- Records for processing:
BEGIN
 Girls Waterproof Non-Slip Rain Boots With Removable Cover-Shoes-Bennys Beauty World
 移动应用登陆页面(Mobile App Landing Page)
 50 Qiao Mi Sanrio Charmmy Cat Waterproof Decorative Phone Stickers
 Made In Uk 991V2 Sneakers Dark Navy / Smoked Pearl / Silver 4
END
BEGIN
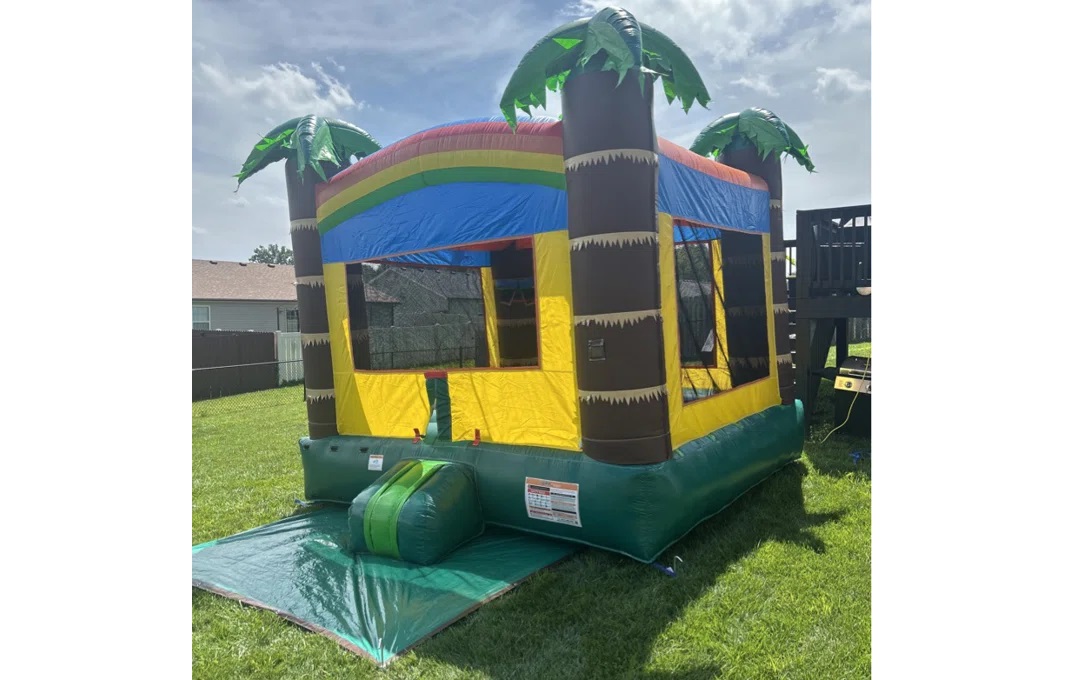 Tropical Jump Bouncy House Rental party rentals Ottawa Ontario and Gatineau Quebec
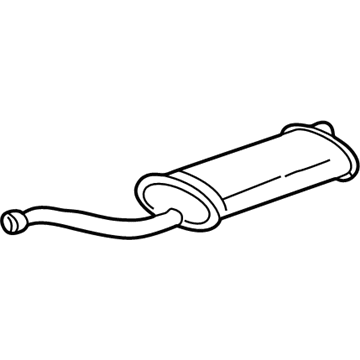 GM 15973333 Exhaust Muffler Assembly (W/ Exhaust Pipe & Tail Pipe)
END
- Task to complete:
Reproduce the lines from the one containing "Tropical Jump Bouncy" through the one containing "GM 15973333 Exhaust", including both, and leave the pictures out of your answer.

- Output of the task:
 Tropical Jump Bouncy House Rental party rentals Ottawa Ontario and Gatineau Quebec
 GM 15973333 Exhaust Muffler Assembly (W/ Exhaust Pipe & Tail Pipe)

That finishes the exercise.